Tuesday, June 14, 2005

Acting White
Back in December of last year a publication came out discussing the "Burden of Acting White" which sought to disporve the notion that blacks have some cultural bias against academic performance. I had serious issues with the paper, chief of which were that no one claimed that black culture was against academic performance, but that specific portions of the black population sees academic performance as "white" or at a minimum "not cool." It was with this in mind that I found the following article in the Washington Post entitled The Price of Acting White which contained the following:

The phenomenon is one reason some social thinkers give to help explain at least a portion of the persistent black-white achievement gap in school and in later life. Popularity-conscious young blacks, afraid of being seen as acting white, steer clear of behaviors that could pay dividends in the future, including doing well in school, Fryer said. At the same time, the desire to be popular pushes many whites to excel in the classroom, enhancing their future prospects.

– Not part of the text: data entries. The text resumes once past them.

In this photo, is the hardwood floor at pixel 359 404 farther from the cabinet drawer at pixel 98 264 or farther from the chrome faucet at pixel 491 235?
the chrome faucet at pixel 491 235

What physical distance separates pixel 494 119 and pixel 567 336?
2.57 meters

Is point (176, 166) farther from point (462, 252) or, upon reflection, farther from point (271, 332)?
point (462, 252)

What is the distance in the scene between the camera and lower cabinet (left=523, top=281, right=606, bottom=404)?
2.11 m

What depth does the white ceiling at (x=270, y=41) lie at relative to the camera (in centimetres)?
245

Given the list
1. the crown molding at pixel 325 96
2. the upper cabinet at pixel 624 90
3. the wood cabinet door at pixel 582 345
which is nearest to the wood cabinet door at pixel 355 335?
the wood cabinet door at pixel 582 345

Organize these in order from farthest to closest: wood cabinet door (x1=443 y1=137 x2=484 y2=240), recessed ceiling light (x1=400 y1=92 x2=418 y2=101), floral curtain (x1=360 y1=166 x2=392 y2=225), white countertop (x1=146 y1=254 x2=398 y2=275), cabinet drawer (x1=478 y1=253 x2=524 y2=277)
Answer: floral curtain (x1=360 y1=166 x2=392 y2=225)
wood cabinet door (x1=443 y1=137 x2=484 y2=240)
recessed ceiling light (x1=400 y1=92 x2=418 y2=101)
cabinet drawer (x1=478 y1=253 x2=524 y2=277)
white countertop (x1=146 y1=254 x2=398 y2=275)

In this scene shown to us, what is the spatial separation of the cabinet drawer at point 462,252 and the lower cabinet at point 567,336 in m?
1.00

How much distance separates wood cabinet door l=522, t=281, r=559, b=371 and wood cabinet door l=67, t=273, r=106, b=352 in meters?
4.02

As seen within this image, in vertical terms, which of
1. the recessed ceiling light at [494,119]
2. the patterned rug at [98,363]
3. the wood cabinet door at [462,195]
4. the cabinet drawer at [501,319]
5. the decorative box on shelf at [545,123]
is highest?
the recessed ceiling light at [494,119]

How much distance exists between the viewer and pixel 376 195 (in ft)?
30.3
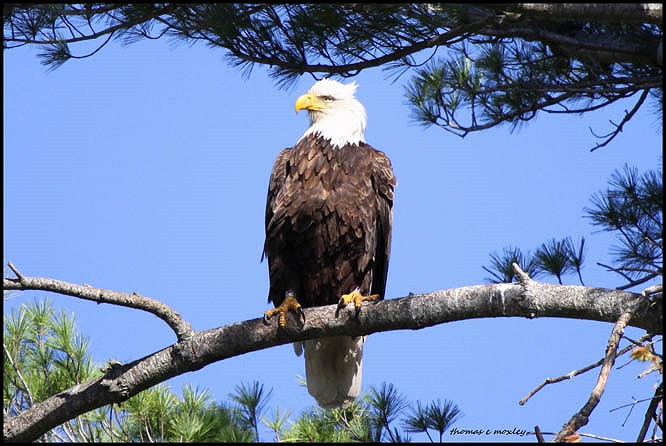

Certainly that's what the data suggest is happening, Fryer said. Among white teens, Fryer and Torelli found that better grades equaled greater popularity, with straight-A students having far more same-race friends than those who were B students, who in turn had more friends than C or D students. But among blacks and especially Hispanics who attend public schools with a mix of racial and ethnic groups, that pattern was reversed: The best and brightest academically were significantly less popular than classmates of their race or ethnic group with lower grade point averages.

"For blacks, higher achievement is associated with modestly higher popularity until a grade point average of 3.5 [a B+ average], then the slope turns negative," Fryer and Torelli wrote in a new working paper published by the National Bureau of Economic Research. A black student who's gotten all A's has, on average, 1.5 fewer same-race friends than a straight-A white student. Among Hispanics, there is little change in popularity until a student's average rises above a C+, at which point it plummets. A Hispanic student with all A's is the least popular of all Hispanic students, and has three fewer friends than a typical white student with a 4.0 grade point average...


What I find most significant was that this particular study went down the grade scale whereas the other study appeared to concentrate on relatively high achievers where as this study shows, and I argued, there is less contact with people who may hold attitudes regarding "acting white".

The article also had this very interesting line:

Why is "acting white" absent in mostly black schools?

That's easy, said Fryer, who is African American. He recalled his own experience growing up and attending predominantly black schools in Daytona Beach, Fla., and Dallas. "We didn't act white -- we didn't know what that was," he said, stressing that he prefers data to anecdote. "There were no white kids around."


So then the question becomes what is "Acting White"? If such behaviour is 'unknown" in all black schools, then are we discussing an issue of popularity which would negate the very "acting white" concept as was argued by the previous study?

I guess we are going to be in for the battle of the research.